I started with general concepts of feature extraction a couple of months ago now. Understanding how to use Python libraries to extract features is simple enough, but actually understanding how they work and why they work is another story. This week’s research has revealed an underlying elegance to the concept of signal processing and helped me reach a higher level of understanding and excitement for this project.
The single best explanation has been a video by Youtuber 3Blue1Brown on Fourier Series. I recommend all of his channel because he has an elegant way of describing and visualizing every topic he speaks about. He helped me understand the beauty of Calculus, and in my process of digging deeper I wound up watching his video on the uncertainty principle which was surprisingly relevant to signal processing. Understanding the specifics of the math behind signals and waves, and knowing the fact that mathematical equations are a language used to describe straightforward physical phenomena is key. This knowledge makes daunting concepts easier to break down. Seeing the same concepts used in different contexts also helps solidify them in your mind. And if you’re implementing this in code, it will make it much easier to remember the necessary logical steps required to extract a feature.

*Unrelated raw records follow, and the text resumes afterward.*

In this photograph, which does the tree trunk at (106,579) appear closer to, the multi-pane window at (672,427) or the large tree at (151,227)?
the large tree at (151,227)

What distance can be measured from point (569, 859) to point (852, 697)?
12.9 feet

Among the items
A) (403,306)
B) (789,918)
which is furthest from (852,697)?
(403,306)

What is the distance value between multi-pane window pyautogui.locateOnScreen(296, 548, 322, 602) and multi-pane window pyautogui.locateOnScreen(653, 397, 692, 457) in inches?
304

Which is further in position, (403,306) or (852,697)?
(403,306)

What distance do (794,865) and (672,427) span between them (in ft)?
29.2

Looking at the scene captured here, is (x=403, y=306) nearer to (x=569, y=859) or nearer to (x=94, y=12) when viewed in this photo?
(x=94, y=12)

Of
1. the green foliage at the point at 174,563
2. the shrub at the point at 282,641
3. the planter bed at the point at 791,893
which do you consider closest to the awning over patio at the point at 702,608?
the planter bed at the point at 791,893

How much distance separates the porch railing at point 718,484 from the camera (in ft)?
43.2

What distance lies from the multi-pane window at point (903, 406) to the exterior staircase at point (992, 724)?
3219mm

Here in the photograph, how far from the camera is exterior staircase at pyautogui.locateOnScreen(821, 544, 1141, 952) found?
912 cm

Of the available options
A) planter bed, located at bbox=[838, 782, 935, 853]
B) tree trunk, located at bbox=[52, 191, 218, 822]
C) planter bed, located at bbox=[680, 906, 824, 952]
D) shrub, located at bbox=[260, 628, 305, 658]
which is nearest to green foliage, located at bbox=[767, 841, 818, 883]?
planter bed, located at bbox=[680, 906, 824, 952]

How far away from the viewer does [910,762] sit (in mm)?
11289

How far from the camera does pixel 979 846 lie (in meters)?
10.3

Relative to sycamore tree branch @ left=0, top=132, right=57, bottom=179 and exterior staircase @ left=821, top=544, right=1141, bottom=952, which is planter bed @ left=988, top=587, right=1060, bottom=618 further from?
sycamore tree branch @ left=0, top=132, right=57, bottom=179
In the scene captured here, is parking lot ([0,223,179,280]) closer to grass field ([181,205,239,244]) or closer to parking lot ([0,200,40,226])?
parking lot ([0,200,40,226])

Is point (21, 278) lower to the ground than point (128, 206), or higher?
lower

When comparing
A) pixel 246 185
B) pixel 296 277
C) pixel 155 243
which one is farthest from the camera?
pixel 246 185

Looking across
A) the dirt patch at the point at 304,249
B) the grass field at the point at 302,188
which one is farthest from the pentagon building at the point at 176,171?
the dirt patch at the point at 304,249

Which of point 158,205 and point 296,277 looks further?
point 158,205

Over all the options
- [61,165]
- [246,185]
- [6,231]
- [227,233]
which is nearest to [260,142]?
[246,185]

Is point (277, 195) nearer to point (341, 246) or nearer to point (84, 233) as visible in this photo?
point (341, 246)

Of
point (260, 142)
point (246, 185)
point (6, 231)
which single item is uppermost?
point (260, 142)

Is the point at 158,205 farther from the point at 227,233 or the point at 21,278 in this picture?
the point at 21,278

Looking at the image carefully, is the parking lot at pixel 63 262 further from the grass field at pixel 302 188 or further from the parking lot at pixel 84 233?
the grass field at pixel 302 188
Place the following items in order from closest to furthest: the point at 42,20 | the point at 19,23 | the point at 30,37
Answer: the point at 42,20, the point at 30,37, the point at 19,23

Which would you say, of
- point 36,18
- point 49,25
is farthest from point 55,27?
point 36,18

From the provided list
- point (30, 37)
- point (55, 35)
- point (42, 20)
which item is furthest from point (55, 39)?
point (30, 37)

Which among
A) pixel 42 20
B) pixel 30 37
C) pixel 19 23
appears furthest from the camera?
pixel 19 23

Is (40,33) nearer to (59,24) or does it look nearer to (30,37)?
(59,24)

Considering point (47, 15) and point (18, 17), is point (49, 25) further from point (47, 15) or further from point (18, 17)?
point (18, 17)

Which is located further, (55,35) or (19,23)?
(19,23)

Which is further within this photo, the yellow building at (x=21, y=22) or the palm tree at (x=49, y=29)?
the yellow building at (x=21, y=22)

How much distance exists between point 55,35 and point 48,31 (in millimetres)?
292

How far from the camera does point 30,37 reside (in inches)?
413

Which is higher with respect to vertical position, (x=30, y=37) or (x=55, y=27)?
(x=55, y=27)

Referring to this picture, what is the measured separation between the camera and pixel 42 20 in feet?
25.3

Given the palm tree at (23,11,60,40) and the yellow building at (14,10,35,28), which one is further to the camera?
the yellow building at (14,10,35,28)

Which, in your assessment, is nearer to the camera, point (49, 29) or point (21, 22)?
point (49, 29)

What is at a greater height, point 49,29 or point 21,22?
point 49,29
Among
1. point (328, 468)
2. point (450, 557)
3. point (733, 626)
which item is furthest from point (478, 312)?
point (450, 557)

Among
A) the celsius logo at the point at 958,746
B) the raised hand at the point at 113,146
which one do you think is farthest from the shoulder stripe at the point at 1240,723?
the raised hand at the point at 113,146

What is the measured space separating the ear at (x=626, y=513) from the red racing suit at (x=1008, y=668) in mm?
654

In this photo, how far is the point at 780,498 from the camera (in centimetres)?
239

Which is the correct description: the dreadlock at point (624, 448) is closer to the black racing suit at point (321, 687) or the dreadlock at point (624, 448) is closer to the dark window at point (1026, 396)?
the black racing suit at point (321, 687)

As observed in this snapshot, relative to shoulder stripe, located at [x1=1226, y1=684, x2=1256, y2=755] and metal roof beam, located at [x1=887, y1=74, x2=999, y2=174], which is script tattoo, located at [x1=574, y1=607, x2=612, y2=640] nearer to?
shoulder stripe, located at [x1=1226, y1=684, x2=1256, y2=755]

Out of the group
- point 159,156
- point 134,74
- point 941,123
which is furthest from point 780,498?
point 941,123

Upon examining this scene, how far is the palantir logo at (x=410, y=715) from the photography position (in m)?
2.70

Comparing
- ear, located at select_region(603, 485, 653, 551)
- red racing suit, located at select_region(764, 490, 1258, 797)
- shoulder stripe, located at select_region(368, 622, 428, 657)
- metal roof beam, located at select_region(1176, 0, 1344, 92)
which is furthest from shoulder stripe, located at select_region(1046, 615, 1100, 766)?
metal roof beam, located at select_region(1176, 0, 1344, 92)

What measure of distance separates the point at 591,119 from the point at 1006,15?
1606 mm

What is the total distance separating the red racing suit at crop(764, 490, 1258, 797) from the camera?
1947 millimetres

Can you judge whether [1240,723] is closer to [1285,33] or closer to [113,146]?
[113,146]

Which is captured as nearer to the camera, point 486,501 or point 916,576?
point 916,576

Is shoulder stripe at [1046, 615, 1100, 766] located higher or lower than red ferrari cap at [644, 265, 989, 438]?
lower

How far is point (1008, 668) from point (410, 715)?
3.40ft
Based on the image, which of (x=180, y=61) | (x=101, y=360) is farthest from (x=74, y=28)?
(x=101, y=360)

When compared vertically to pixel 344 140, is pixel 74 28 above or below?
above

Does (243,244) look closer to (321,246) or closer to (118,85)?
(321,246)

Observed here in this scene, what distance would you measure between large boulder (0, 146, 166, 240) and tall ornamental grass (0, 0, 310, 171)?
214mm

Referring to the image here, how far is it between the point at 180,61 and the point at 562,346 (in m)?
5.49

This entire tangent (and however useful, it was an unexpected tangent) started with trying to better understand the types of feature extraction that are used in speech recognition. By the way, you know you’re digging deeper when an article with an estimated read time of 11 minutes takes you a few hours to get through with all the additional research.
And universally, as far as I can tell, the first step in signal processing and feature extraction is the Fourier transform, which is simply turning a raw audio signal into separate sine and cosine signals. I say simply, but as the 3Blue1Brown video states, this seems a bit like figuring out which colors make up a mixed up can of paint. It turns out, however, that clever math makes it quite obvious which summation of sine and cosine signals make up a complex signal. I encourage you to watch the video to understand why.
The summation of cosine and sine waves is considered the frequency domain, while the original signal is in the time domain. From the resulting frequency domain, the individual signals can be normalized by taking the log magnitude of the signals and performing an inverse Fourier transform.
This is a new concept called a cepstrum, and it is one of many possible transformations you can make on a signal to begin to analyze the data. Its usefulness comes from the ability to see changes in individual waves. Additional operations can be performed to reveal new insights into patterns in a signal. Determining which if these works best is part of the process.
These individual transformations would be very interesting to implement in code. I may not get a chance to do so for this project, but the understanding of the underlying operations will help in using existing libraries.